Fetch #4
Fetch #4
Fetch #4
Fazbear do Terror #2
Fetch
P
uro Osso nem sempre estava lúcido.
Na verdade, mentir não é algo muito legal. O fato era que Puro
Osso raramente estava lúcido. Ficar lúcido fazia seus dentes doerem.
Seus dentes doíam quando seus olhos e ouvidos doíam. Quando estava lúcido,
o mundo tinha esse jeito de agredir seus olhos e ouvidos. Era tudo muito
intenso, demais. Puro Osso preferia ficar de boa em seu próprio mundo, onde
as vozes em sua cabeça governavam, mesmo quando sabia que eram loucura.
Os dentes de Puro Osso doeram naquela noite.
Nas sombras, recostado na lateral de ferro de um galpão junto aos
trilhos do trem, Puro Osso puxou sua coberta de acrílico cor-de-rosa para
mais junto do corpo. Embora a coberta estivesse úmida e não fornecesse nada
de calor, ela o confortava.

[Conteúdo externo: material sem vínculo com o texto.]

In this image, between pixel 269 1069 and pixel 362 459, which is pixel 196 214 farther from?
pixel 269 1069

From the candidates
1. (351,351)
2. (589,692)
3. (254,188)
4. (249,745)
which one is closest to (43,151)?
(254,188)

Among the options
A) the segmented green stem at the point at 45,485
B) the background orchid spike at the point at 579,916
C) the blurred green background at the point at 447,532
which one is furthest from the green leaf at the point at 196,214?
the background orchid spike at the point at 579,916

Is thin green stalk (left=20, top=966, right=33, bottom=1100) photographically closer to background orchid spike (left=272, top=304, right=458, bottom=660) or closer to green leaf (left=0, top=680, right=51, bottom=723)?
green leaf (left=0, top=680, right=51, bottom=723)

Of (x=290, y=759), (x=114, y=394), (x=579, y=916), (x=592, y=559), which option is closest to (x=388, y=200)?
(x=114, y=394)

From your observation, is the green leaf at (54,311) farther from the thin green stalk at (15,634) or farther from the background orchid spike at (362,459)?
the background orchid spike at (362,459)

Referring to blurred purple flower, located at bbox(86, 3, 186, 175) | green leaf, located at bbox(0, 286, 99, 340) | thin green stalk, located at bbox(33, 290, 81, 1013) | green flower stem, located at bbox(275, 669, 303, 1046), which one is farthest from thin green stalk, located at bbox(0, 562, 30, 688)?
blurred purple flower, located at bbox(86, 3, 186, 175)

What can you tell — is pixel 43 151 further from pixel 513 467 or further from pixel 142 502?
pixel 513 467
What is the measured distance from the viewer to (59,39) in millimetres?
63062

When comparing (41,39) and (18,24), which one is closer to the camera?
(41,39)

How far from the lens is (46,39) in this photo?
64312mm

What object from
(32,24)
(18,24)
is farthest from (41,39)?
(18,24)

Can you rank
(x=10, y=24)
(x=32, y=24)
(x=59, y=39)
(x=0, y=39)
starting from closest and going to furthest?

Além disso, como não estava só suja — estava tão
imunda que era preciso descascar a coberta com a unha para encontrar algum
vestígio do rosa, — ela o camuflava. Camuflagem era bom. Desde que
abandonara sua vida, ele vinha fazendo tudo o que podia para ser invisível: se
curvava de forma que seus 1,72 de altura ficassem bem menores; comia só o
suficiente para manter a pele presa aos ossos; cobria seus cabelos castanhos
longos e oleosos com um chapéu de aba cinza; escondia seu rosto embaixo de
uma barba emaranhada. E desistiu de seu nome pelo apelido que lhe fora
dado. Tornou seu objetivo passar despercebido.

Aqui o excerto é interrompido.